* _УСЛОВИЕ ЗАДАНИЯ_
Какое событие в тексте о спорах о прогрессе названо вторым ударом по либерализму?

* _ИСХОДНЫЙ ТЕКСТ_
Нe случайно в конце XIX – начале XX в. все эти глобальные схемы прогресса подверглись критике или даже забвению. Сомнения в глобальных теориях прогресса обнаружились достаточно рано, поэтому уже в 90-е г. историки предпочитали писать об эволюции общества, подчеркивая ее общую прогрессивную направленность.
Однако от этой осторожности в употреблении понятий более убедительной позитивистская теория прогресса в истории не стала.
Следует отметить, что сами споры о прогрессе в истории оказались в пореформенной России политизированы. Как верно пишет Н.А.Бердяев: «То, что на Западе было научной теорией, подлежащей критике, гипотезой, или, во всяком случае, истиной относительной, частичной, не претендующей на всеобщность, у русских интеллигентов превращалось в догматику, во что-то вроде религиозного откровения».74 Понятия «прогресс», «прогрессивные взгляды», «прогрессивные идеалы» и пр. стали общеупотребительными, обязательными для всякого, считающего себя русским интеллигентом. Но трактовались они по-разному. Либеральная трактовка, присущая историкам-позитивистам, подверглась яростным атакам слева, со стороны некоторых экстремистски настроенных революционеров.75 Эта критика носила почти исключительно политический характер. На рубеже веков критика политическая, революционная (уже марксистская) шла параллельно с научной.
Находясь под постоянным присмотром слева, а влияние левых сил на общественное мнение в России – безусловный факт, и, основываясь на идеалах русской интеллигенции, позитивистская концепция стойко сохраняла свой либерально-прогрессивный дух.
Сколько-нибудь серьезный кризис идеалов либерализма разразился лишь в связи с поражением первой русской буржуазно-демократической революции и расколом в либеральном лагере. Однако неверно было бы абсолютизировать этот кризис, поскольку внедрение в России парламентарных начал и обеспечение основных прав и свобод гражданина способствовали выживанию прогрессистских идей. Крах либерализма – не единовременный акт, а результат последовательных ударов со стороны бурного XX века:
1) революции 1905-1907 г., расколовшей интеллигенцию и продемонстрировавшей иллюзорность ее представлений о единстве с народом; 2) первой мировой войны, развеявшей еще один миф теории прогресса о невозможности войн в условиях развитой капиталистической системы, 3) Октябрьской революции и гражданской войны, поставивших точку на всяких остававшихся надеждах, возрожденных с победой Февральской революции.

* _ПОДБОРКА МАТЕРИАЛОВ_
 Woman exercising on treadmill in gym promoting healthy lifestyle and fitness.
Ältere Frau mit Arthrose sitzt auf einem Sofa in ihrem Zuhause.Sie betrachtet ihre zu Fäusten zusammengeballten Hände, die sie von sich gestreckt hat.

==

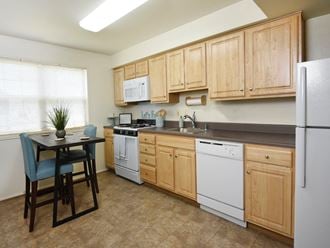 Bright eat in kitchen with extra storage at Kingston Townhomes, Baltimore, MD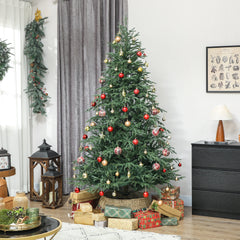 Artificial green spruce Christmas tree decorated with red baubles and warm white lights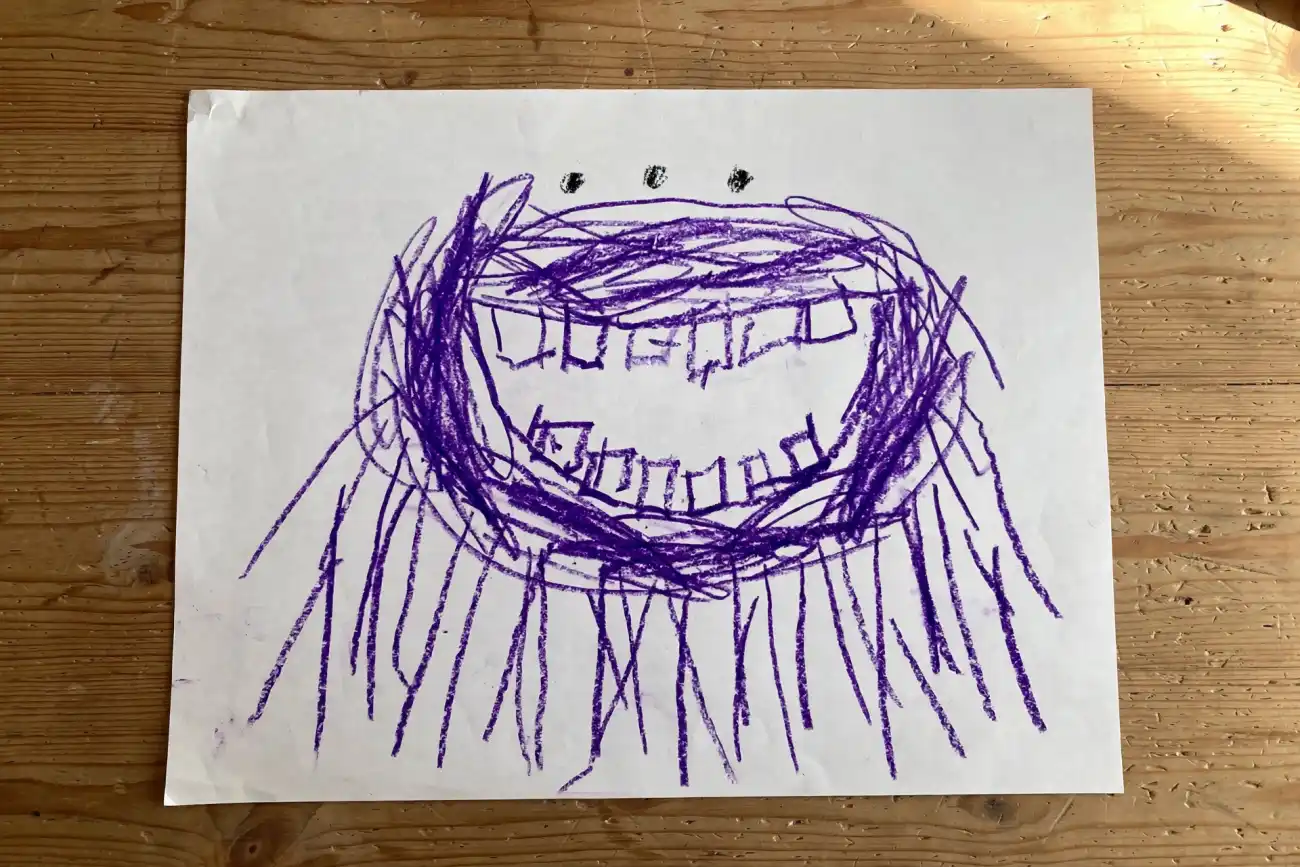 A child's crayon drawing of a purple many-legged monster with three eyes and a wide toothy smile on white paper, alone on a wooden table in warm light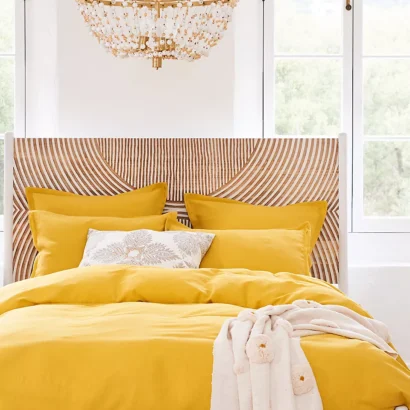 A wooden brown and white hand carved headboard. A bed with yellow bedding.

* _ОТВЕТ_
Первая мировая война, которая развеяла миф теории прогресса о том, что войны невозможны в условиях развитой капиталистической системы.